Published in final edited form as: Nat Genet. 2020 Mar 23;52(4):378–387. doi: 10.1038/s41588-020-0595-4

Figure 3. Erythroid-to-myeloid committed progenitor frequency changes are concordant with skewed HSC transcriptional priming.

Figure 3.

a) UMAP highlighting the selected HSC clusters (HSC 1–3, left panel). Differential gene expression between WT (n = 2,150 cells) and Tet2 KO (n = 2,989 cells, central panel) or WT and Dnmt3a KO (n = 1,325 cells, right panel) HSC 1–3 clusters. Red dots represent differentially expressed genes (permutation test followed by Benjamini-Hochberg (BH) correction, FDR < 0.05, see online methods) with an absolute log2 fold change higher than 0.5. Pathway enrichment was performed with EnrichR57. b) Top panel: heatmap showing single cells from HSC 1–3 clusters. Bottom panel: Generalized additive model fit for erythroid, myelo-monocytic and stem scores from WT (n = 7 mice) HSC 1–3 clusters (n = 7,648 cells). Grey areas represent the 95% confidence interval. c) For each genotype, 1,225 cells from the HSC 1–3 clusters were randomly sampled and density plots were generated.
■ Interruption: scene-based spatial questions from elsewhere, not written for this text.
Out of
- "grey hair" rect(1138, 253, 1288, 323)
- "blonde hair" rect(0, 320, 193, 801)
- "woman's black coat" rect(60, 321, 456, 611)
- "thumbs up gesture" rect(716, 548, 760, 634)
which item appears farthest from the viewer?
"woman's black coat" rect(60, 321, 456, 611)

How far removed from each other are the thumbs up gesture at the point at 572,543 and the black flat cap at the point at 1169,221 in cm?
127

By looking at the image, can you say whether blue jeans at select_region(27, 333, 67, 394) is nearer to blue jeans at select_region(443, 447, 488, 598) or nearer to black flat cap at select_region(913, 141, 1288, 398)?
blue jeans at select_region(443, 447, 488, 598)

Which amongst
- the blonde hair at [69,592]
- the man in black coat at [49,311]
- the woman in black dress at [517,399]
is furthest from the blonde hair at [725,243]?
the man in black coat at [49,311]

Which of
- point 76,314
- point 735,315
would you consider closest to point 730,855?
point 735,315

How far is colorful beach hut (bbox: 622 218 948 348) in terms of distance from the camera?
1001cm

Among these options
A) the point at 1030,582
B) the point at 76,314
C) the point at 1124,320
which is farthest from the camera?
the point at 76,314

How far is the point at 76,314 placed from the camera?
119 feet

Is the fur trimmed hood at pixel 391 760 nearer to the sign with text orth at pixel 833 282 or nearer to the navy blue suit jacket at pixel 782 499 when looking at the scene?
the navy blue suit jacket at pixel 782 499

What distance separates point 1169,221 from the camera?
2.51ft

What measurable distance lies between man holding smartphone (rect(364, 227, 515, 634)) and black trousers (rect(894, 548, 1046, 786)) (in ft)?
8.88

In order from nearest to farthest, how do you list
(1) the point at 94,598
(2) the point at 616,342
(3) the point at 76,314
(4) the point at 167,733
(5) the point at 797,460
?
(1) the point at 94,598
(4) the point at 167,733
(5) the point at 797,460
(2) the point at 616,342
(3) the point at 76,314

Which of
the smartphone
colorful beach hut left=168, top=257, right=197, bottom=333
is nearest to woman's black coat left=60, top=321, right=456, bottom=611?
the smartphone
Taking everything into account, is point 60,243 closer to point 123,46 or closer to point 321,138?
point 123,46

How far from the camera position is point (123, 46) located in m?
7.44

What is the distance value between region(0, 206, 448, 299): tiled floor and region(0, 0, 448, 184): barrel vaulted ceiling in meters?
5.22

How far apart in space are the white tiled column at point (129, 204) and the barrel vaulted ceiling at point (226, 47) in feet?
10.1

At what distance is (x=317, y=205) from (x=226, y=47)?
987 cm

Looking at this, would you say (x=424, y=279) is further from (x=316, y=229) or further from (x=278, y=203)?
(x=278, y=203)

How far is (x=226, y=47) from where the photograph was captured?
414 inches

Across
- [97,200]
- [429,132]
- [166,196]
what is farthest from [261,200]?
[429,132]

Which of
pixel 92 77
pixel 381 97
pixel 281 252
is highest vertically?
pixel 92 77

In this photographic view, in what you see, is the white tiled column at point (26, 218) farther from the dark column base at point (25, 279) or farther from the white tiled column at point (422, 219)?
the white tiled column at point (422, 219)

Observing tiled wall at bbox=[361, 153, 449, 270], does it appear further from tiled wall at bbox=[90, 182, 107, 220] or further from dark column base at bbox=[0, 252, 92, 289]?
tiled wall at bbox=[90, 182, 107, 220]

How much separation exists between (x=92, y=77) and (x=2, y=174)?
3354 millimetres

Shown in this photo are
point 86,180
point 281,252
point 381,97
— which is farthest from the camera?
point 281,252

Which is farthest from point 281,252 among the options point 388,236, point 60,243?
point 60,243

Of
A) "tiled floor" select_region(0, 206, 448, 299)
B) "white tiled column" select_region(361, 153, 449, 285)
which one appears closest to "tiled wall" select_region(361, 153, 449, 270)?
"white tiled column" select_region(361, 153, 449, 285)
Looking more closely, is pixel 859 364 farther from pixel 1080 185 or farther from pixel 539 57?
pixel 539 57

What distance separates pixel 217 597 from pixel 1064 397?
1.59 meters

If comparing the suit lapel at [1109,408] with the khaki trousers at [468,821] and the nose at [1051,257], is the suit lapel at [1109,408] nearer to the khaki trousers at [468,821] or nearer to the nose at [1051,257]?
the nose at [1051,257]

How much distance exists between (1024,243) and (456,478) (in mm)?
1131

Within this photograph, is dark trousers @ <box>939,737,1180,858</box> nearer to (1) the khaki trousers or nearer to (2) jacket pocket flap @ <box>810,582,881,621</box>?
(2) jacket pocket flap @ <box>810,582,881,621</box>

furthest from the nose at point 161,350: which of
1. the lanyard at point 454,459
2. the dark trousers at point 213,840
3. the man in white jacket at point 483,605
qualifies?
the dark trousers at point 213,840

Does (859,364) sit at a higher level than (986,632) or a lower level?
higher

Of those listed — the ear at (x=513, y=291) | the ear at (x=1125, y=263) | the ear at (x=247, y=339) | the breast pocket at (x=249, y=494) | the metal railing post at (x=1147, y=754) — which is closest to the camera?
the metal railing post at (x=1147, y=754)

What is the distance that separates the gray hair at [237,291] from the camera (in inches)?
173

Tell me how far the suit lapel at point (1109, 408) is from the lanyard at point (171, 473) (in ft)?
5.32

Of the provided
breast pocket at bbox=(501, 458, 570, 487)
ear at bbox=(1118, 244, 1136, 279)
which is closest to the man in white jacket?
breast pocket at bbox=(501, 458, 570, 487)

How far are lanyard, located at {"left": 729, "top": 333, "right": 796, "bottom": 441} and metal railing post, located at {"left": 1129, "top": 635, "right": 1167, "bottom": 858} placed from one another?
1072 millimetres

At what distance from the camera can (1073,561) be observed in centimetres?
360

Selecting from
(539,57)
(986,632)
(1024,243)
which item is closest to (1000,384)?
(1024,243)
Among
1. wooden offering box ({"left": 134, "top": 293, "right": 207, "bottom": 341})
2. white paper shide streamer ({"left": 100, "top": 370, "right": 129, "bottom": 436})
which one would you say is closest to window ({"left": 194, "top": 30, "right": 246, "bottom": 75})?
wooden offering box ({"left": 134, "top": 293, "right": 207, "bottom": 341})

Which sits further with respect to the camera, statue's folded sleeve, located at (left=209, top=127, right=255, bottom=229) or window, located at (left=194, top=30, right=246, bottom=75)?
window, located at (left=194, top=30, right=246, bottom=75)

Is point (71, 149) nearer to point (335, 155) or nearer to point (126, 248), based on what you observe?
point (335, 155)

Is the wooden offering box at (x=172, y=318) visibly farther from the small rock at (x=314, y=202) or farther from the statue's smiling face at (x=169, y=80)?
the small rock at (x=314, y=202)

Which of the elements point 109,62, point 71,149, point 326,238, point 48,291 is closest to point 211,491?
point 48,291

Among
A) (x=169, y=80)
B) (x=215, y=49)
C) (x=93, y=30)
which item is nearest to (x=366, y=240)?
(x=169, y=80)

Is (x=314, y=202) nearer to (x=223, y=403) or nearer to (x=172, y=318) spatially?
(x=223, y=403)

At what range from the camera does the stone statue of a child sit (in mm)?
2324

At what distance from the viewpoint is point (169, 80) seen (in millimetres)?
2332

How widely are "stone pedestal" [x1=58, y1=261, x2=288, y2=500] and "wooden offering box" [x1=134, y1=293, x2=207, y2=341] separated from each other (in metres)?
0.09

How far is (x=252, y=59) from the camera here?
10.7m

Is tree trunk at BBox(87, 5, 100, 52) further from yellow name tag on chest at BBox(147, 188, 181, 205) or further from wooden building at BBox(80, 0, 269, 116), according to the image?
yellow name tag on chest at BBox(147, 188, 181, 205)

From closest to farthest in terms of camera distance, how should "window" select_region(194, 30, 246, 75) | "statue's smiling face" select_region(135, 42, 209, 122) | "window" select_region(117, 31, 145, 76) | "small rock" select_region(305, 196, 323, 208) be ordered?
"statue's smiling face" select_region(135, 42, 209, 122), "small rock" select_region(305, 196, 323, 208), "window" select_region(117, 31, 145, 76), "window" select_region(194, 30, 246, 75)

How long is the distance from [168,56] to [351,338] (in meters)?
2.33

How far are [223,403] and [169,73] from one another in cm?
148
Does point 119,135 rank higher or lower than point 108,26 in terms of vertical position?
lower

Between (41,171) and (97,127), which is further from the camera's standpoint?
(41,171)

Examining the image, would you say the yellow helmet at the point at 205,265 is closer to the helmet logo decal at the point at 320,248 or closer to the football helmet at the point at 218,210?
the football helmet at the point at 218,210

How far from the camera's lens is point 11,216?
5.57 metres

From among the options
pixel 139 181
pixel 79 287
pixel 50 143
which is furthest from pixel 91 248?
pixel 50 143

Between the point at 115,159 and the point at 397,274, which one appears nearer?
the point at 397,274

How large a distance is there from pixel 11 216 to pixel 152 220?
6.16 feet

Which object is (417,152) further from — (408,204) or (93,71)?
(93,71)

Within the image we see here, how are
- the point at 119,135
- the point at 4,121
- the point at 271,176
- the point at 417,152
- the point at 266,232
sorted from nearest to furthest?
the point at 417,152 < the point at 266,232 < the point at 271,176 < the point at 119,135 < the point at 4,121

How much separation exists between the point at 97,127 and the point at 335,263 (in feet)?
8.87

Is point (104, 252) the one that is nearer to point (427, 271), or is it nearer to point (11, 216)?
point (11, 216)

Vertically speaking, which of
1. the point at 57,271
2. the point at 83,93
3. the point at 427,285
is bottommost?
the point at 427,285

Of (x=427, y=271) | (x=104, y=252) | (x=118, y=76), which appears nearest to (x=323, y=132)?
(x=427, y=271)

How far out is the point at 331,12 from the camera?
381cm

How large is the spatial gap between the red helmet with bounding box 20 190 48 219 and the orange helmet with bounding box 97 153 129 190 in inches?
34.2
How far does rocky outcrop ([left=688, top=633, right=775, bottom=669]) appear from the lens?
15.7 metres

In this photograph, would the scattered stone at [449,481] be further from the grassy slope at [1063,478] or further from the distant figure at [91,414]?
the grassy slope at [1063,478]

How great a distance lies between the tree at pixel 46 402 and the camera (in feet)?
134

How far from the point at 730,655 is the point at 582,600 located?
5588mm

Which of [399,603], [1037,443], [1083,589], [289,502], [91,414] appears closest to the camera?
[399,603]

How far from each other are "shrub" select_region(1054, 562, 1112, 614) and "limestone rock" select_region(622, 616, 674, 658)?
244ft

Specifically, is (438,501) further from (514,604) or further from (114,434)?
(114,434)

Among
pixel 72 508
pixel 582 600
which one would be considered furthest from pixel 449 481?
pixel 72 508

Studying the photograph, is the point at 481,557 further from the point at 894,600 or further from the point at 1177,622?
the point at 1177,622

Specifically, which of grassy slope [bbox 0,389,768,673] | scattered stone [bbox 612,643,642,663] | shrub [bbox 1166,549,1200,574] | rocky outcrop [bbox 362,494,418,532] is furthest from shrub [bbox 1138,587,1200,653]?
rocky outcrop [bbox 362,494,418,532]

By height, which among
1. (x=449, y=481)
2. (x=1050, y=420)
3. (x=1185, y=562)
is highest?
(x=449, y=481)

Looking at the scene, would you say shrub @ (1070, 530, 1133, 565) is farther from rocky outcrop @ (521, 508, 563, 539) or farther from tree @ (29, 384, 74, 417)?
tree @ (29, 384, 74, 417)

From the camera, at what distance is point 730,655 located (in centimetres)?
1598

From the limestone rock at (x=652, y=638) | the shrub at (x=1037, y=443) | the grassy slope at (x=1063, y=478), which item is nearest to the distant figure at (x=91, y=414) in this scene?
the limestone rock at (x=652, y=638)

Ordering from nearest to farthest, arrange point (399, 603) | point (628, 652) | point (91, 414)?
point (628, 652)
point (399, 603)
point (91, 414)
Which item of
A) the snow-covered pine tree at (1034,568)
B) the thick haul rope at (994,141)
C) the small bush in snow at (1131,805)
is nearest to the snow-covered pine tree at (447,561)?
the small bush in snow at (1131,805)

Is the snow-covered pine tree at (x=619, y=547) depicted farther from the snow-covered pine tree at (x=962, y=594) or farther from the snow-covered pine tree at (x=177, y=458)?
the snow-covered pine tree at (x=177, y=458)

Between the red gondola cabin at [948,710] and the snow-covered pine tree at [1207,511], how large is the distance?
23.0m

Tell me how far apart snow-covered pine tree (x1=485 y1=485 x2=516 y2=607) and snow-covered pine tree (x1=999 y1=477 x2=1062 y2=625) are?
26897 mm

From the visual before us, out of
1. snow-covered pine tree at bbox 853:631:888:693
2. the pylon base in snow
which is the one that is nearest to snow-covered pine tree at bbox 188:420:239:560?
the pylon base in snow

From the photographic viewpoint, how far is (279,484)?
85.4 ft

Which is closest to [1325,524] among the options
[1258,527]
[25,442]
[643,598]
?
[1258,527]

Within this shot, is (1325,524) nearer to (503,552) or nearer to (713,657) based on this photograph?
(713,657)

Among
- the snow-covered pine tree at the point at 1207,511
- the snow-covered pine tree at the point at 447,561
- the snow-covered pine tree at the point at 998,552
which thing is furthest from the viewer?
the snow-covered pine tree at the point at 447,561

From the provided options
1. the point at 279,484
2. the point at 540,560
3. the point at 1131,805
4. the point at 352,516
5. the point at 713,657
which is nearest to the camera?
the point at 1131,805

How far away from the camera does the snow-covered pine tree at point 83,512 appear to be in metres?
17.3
The percentage of cells with either erythroid or myelo-monocytic priming is shown. d) Transcriptional priming scores for HSC 1–3 cells for Tet2 KO (2,989 cells; n = 7 mice), WT (2,150 cells; n = 7 mice) and Dnmt3a KO (1,225 cells, n = 4 mice) progenitors (two-sided Wilcoxon rank sum test followed by Bonferroni correction). e) Posterior probabilities of Gaussian mixture model fit for myelo-monocytic transcriptional priming for 1,225 randomly sampled cells from the HSC 1–3 clusters for WT (n = 4), Tet2 KO (n = 3) or Dnmt3a KO (n = 4) from Chromium samples (Binomial test). f) In vitro colony-forming assay using purified LT-HSCs from WT (n = 282 colonies), Tet2 KO (n = 391 colonies) or Dnmt3a KO (n = 209 colonies; two-sided Fisher exact test; CFU-GM = colony-forming unit granulocytic/monocytic; BFU-E = burst-forming unit erythroid; CFU-GEMM = colony-forming unit granulocytic/erythroid/monocyte/megakaryocyte, see online methods). g) Schematic representation of the procedure for visualization of the differentiation topology. h) Differentiation topologies derived from scRNA-seq data.